BEGIN Data excerpts

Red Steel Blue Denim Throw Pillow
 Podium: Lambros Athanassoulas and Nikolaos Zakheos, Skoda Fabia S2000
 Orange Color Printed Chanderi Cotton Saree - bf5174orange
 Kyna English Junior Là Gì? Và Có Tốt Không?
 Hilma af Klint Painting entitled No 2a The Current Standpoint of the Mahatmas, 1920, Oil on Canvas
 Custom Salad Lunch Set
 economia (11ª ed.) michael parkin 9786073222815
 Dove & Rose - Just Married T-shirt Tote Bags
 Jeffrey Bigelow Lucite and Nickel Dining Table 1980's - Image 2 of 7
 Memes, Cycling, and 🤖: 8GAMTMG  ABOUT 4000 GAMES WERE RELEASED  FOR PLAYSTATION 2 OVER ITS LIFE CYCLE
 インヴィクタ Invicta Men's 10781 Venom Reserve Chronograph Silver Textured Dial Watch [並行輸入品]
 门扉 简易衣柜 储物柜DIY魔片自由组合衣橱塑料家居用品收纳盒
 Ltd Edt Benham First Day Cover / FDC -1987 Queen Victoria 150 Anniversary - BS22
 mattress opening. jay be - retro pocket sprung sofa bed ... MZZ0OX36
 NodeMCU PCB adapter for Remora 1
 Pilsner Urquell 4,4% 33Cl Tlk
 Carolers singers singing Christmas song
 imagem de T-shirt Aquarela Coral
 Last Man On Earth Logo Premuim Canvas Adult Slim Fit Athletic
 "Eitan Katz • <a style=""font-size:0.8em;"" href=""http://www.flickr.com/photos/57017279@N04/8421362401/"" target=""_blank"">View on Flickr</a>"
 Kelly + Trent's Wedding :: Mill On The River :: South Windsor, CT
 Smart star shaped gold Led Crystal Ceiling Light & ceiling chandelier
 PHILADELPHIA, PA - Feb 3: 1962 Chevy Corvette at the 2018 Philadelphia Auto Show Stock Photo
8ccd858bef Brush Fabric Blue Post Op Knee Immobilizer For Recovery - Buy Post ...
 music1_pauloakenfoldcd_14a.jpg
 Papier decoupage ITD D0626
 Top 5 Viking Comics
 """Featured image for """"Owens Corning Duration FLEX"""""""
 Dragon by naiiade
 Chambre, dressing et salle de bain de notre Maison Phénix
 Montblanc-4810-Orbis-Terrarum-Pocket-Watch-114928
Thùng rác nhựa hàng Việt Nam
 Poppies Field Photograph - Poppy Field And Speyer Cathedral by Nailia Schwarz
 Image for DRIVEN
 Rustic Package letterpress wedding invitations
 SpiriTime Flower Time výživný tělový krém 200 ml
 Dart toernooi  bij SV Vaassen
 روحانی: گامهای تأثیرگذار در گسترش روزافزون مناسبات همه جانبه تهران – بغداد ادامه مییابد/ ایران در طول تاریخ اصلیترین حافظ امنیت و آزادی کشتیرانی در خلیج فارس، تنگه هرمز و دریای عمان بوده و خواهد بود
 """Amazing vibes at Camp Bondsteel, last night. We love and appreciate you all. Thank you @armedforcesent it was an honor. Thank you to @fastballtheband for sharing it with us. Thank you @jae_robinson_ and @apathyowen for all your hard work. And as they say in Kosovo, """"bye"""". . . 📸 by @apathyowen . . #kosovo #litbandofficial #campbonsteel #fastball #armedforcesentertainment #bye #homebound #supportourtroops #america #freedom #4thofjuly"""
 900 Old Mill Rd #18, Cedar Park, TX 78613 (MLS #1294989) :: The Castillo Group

END Data excerpts

Task prompt -
Reproduce verbatim the lines above, from the line with "Image for DRIVEN" through the line with "bij SV Vaassen".

Solution for this problem -
 Image for DRIVEN
 Rustic Package letterpress wedding invitations
 SpiriTime Flower Time výživný tělový krém 200 ml
 Dart toernooi  bij SV Vaassen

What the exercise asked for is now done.